# What program can cut this AI file?



## woox (Aug 22, 2008)

I have this AI file I want to cut using my CNC router:
http://www.engadget.com/videos/xbox-360-laptop.ai

Wondering what program can I insert this into to easily output g-code and draw tool paths? Will mach 3 do it?


----------



## Charles M (Apr 10, 2006)

.ai is the extension for native Adobe Illustrator files. If you don't have Illustrator you can download Inkscape the comparable open source version which will open it and can save as many different file types including dxf. From there you can import into any CAD program.


----------



## bobj3 (Jan 17, 2006)

HI woox

Adobe Reader will also read the file, see below, then inside of AR you can copy and paste anything you see on the screen with the built in tool .. 

Also you may want to check out the free eMachine Shop program,great free program.. 

http://www.emachineshop.com/

the last picture is from eMachine shop

.........



woox said:


> I have this AI file I want to cut using my CNC router:
> http://www.engadget.com/videos/xbox-360-laptop.ai
> 
> Wondering what program can I insert this into to easily output g-code and draw tool paths? Will mach 3 do it?


----------



## woox (Aug 22, 2008)

bobj3 said:


> HI woox
> 
> Adobe Reader will also read the file, see below, then inside of AR you can copy and paste anything you see on the screen with the built in tool ..
> 
> ...


So I should convert my AI file to dxf via INSCAPE and draw my toolpath and gcode via emachineshop?


----------



## woox (Aug 22, 2008)

*bump*?


----------



## Charles M (Apr 10, 2006)

You can convert the AI file in Inkscape but I don't think emachineshop will output the tool paths. If I understand correctly, that software is proprietary and intended for rendering in 3D and getting parts made. Do you have software now that can do your gcode or is that what you are after?


----------



## woox (Aug 22, 2008)

Charles M said:


> You can convert the AI file in Inkscape but I don't think emachineshop will output the tool paths. If I understand correctly, that software is proprietary and intended for rendering in 3D and getting parts made. Do you have software now that can do your gcode or is that what you are after?

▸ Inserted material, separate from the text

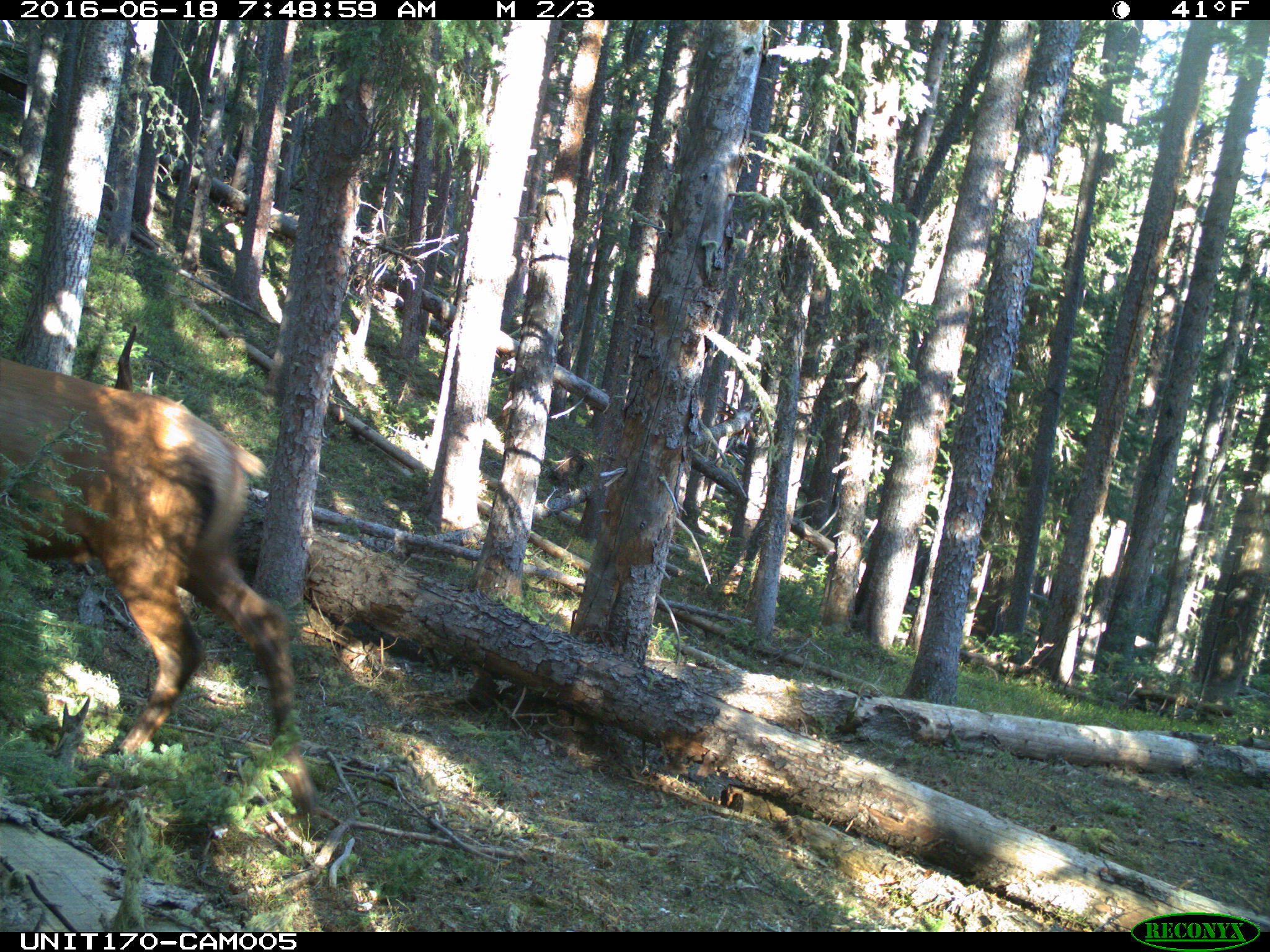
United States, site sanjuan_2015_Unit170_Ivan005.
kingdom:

Yeah basically I want to output that AI file to gcode and future ones as well. I understand I need to use inscape to convert that AI but what software can output the gcode for it in a simple fashion? Its all 2d cutting.


----------



## woox (Aug 22, 2008)

Any help?


----------



## Charles M (Apr 10, 2006)

CNC router software is not my forte so I can't provide any guidance there. As far as I know it tends to be pretty expensive. Didn't you get anything with your router?


----------



## calgrdnr (Dec 16, 2007)

Here is program that can do it . I have Vectric products all are great that I own . The support fantastic 

vectric.com/WebSite/Vectric/cut2D/c2d_index.htm

I am a newbe here can't post link ....


----------